Figure 2: Preoperative computed tomography (CT) of the temporal bones: A) of a patient with a large left VS; and B) the postoperative scan showing the area of the bone of the IAM that has been removed, highlighted with dashed arrows. C) The magnetic resonance imaging T2-weighted steady state shows the large VS preoperatively; and D) postoperatively (day three) on post-gadolinium T1-weighted MRI. The short arrows highlight the postoperative enhancement along the whole route of the facial nerve.
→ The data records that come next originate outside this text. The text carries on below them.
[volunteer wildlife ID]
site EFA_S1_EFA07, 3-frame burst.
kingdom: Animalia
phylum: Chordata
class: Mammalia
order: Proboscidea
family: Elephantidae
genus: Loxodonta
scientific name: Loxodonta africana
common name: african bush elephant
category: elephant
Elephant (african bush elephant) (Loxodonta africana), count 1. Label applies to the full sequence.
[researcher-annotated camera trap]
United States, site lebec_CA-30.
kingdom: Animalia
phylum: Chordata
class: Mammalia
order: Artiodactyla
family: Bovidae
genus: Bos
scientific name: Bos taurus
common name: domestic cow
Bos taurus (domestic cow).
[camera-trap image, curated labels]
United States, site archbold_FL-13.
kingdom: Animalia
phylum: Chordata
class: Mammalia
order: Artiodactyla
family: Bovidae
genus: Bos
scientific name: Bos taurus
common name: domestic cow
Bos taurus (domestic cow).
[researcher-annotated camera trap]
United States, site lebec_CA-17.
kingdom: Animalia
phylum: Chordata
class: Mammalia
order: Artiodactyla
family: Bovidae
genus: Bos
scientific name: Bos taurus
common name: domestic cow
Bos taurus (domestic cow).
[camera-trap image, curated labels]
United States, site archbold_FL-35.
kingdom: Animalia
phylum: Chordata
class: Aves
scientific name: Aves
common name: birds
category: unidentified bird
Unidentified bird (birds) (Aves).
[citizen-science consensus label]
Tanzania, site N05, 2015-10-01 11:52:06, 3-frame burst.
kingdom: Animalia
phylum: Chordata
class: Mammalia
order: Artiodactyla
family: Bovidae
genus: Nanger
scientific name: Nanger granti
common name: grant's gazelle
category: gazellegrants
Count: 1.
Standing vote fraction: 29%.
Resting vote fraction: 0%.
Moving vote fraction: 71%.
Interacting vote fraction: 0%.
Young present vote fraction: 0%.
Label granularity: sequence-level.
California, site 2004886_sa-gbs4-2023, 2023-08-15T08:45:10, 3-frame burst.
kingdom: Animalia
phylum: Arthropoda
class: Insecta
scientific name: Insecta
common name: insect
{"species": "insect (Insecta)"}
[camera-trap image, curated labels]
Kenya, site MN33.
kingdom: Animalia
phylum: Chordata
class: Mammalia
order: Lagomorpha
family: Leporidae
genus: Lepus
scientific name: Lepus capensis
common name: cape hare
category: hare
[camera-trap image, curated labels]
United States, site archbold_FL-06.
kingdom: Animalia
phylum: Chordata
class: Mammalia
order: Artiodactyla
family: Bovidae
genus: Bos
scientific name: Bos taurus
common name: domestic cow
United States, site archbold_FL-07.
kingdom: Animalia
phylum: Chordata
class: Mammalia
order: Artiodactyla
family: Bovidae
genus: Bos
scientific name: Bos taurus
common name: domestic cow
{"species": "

Haemostasis is achieved with a combination of low-powered bipolar diathermy and use of haemostatic agents. The craniotomy is closed in a usual, in-layers manner.
Discussion
The authors present an adaptation of the retrosigmoid approach to VS, using an ultrasonic bone aspirator rather than a standard drill for IAM ‘drilling’. In craniofacial surgery, ultrasonic bone aspirators are used widely and recognised for the reduction in bone dust and safe use in areas with limited surgical access [4]. In the authors’ experience, this instrument allowed for effective temporal bone ‘drilling’ and with a reduction in the production of bone dust. It has been proposed that postoperative headache following craniectomy may be a result of meningeal irritation from collection of bone dust in the subarachnoid space, but there is conflicting evidence in the literature as to the aetiology of postoperative headache after the retrosigmoid approach [5]. The authors report the ultrasonic bone aspirator is slower than a standard drill, but the area of drilling is so reduced that speed does not significantly add time to an overall lengthy operation. To fully establish the benefits of the ultrasonic bone aspirator compared to the standard drill, further research is required. In the authors’ practice, the ultrasonic bone aspirator is a safe, easy-to-use instrument that is effective in ‘drilling’ the IAM in the retrosigmoid approach for VS resection.
References
1. Alomari AA, Campione A, Iavarone S, et al. Optimizing retrosigmoid approach for giant vestibular schwannoma resection: strategies and advances in surgical technique. AME Surg J 2024;4:1–9.
2. Corrivetti F, Cacciotti G, Scavo CG, et al. Flexible Endoscopic-Assisted Microsurgical Radical Resection of Intracanalicular Vestibular Schwannomas by a Retrosigmoid Approach: Operative Technique. World Neurosurg 2018;115:229–33.
3. Weber JD, Samy RN, Nahata A, et al. Reduction of bone dust with ultrasonic bone aspiration. Otol Neurotol 2015;152:1102–7.
4. Daly GE, Luh RA, Balumuka D, et al. The Sonopet iQ® Ultrasonic Bone Aspirator in Craniofacial Surgery: A Scoping Review and Qualitative Analysis. Face 2024;5:261–71.
5. Ren Y, McDonald MA, Manning P, et al. Dispersed bone spicules as a cause for postoperative headache after retrosigmoid vestibular schwannoma surgery: A myth? J Neurol Surg Skull Base 2022;83:374–82.
Declaration of competing interests: None declared.